The last piece to the puzzle is service discovery. This piece, previously thought of as “optional” for most deployments is becoming more of a main stay due to the design principles of service oriented architecture. SOA ensures we have many services to maintain, sometimes many instances of that service on a given node, each satisfying a specific feature of the application. In some ways SOA makes more simple the maintenance of the product, such as enabling developers to easily deploy code changes to a specific service which may not completely break the overall usability of the application if something goes wrong during a code change.
From a systems engineering perspective it enables easier scaling in that you can scale a specific service rather than the entire monolithic code base to meet the demands of an increasing user base. However, how the scaling occurs is the complicated part of this final stop in the factory. Everything from assigning a port for the service process to listen on to ensuring the service actually exists and is healthy is complicated to say the least.
ZooKeeper, ETCd and other service discovery tools allow a single point of contact for each service to reach out to in order to feed those metrics back to a master process and in some cases do some basic configuration management based on information from those systems. However, these tools also ensure a single point of failure which is why ZooKeeper takes high availability seriously. The uptime of those service discovery tools also relies on other tools such as DNS or other hostname resolution mechanisms, thereby increasing not only the complexity of your deployment by one tool but rather by a number of tools.
Implementing successful service discovery for your SOA is not for the faint of heart. More tools are coming out that bundle up ZooKeeper in a larger framework that abstracts these finer details. For example Mesosphere bundles the Mesos and Zookeeper projects with a distributed init and process management framework called Chronos and Marathon. Marathon can receive a POST with a specific docker image in a cloud or locally hosted registry along with information such as how many containers it needs to boot across your infrastructure. Mesosphere aims to abstract away the complicated task of port assignment and “is this service running” to ensure you alway have ’n’ number of services up, and if you need ’n’ more it makes it as easy as a POST or input via the web UI.
Synapse and Nerve also serve a similar end goal: deploy service ‘x’ ’n’ number of times; ensure service ‘x’ is healthy, and if not, remove service ‘x’ from rotation and deploy another to replace it. Simple right?
In the end
In the end, Rule #1 still stands: can you deploy your entire application stack from bare metal to fully operational in one command and with out having to use SSH to get into a node?
The final output of the factory should be your working web application. You should never have to SSH into any node: metrics and log data should be shipped off each node routinely using tools like Logstash and StatsD - SSH’ing because you needed to run ‘free -h’ or ‘tail ‘f /var/log/whatever.log’ isn’t scalable. Imagine running 10 services, each one dumping ‘docker logs’ to a /var/log/service_instance, across 100 nodes. Are you going to SSH into each one and tail? Fuck no.

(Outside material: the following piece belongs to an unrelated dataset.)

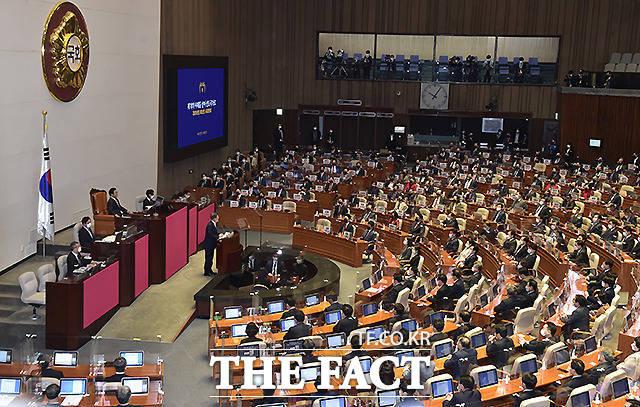 문재인 대통령이 지난달 28일 국회 본회의장에서 '위기에 강한 나라'를 주제로 내년도 예산안·국정운영 방안을 다룬 시정연설을 하는 모습. /이새롬 기자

You’re going to need a consolidated place where each log gets turned into usable metrics for inspection via graphs or search.
Same goes for metrics.
Your configuration management should provision these log and metric aggregation services at boot so they’re “just there” the next time you log into whatever system you use to aggregate this data. Sound logrotate policies should be in place to ensure you don’t blow up /var/log. Alerting mechanisms based on derived metrics should be in place to ensure when things do break and you absolutely have to SSH into that box with your dusty SSH key that you know exactly where to look and the alarm didn’t sound because the APM metric for the app was based on a hard limit. Limits are never hard, they’re derived from rolling averages, but that’s fodder for a future post.